### Quoted passage
+---+
MultiMNO

This repository contains code that processes MNO Data to generate population and mobility insights indicators using the Spark framework.

📒 Description

This repository contains a python application that uses the PySpark library to process Big Data pipelines of MNO Data and generate multiple stadistical products related to mobility and sociodemographic analysis.

The code stored in this repository is aimed to be executed in a PySpark compatible cluster and to be deployed in cloud environments like AWS, GCP or Azure. Nevertheless, the code can be launched in local environments using a single node Spark configuration once all the required libraries have been correctly set.

For an easy deployment in local environments, configuration for creating a docker container with all the setup done is provided in this repository.

🗃️ Repository Structure

The repository contains the following directories:

Directory	Type	Description
.devcontainer	$${\color{#ac8e03}Development}$$	Directory with config files for setting up a dev-environment using Dev-Containers.
.vscode	$${\color{#ac8e03}Development}$$	Directory containing config files for developers using VsCode.
docs	$${\color{#7030a0}Technical-Documentation}$$	Documentation source files that will be used for the documentation site. Mainly markdown files.
license	$${\color{#7030a0}Technical-Documentation}$$	Directory containing the Software Bill of Materials (SBOM) and associated licensing documentation for software dependencies.
multimno	$${\color{#ff0000}Open-source-software}$$	Main directory of the repository. It contains the Python source code of the application.
+---+
### Information given
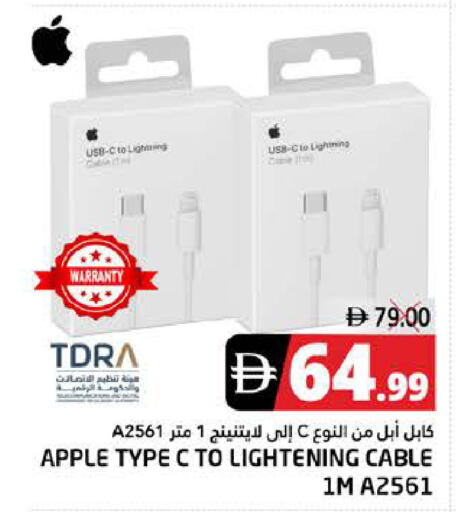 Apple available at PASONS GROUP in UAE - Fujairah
+---+
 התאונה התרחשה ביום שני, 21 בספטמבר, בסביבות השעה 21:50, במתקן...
+---+
### Written task 1
In the MultiMNO repository description, shorten the paragraph that begins "The code stored in this repository is aimed to be executed" into a brief list, keeping its main facts.
### Written task 2
Decide whether each statement agrees with the MultiMNO repository description. For each, answer yes or no and quote the words of the description that settle it.
(a) The application processes data with the PySpark library.
(b) The code can run only in cloud environments.
(c) The docs directory consists mainly of markdown files.
### Written task 3
Extend the MultiMNO repository description from the point where it stops.

### Exercise result 1
- The code is meant to run on a PySpark-compatible cluster.
- It is meant to be deployed in cloud environments such as AWS, GCP or Azure.
- It can also run locally on a single-node Spark configuration once the required libraries are correctly set up.

### Exercise result 2
(a) Yes: "uses the PySpark library"
(b) No: "Nevertheless, the code can be launched in local environments using a single node Spark configuration"
(c) Yes: "Mainly markdown files."

### Exercise result 3
pipe_configs	$${\color{#0070c0}Data}$$	Directory containing examples of configuration files for the execution of the pipeline.
sample_data	$${\color{#0070c0}Data}$$	Directory containing Synthetic MNO-Data to be used to test the software.
resources	$${\color{#ff0000}Open-source-software}$$	Directory containing requirements files and development related configuration and script files.
tests	$${\color{#00b050}Testing}$$	Directory containing test code and test files for the testing execution.

📄 Documentation

The multimno documentation is divided into two main documents.

Technical documentation: PDF file deatiling the software requirements, design and data objects.
User/Developer manual: Webpage containing the user and developer manuals, including the contribute guide.

📓 User Manual

A user manual is provided composed of three sections:

Configuration: Section containing the explanation of all the configuration files used by the software.
Setup Guide: How to prepare the system for the software execution.
Execution Guide: How to execute the software.

🤝 Contribute

Please follow the contribute guide to see the rules and guidelines on how to contribute to the multimno repository.

🖥️ Developement Guidelines

Please follow the development guidelines to setup a dev-environment and see the recommended best practices for development, testing and documentation.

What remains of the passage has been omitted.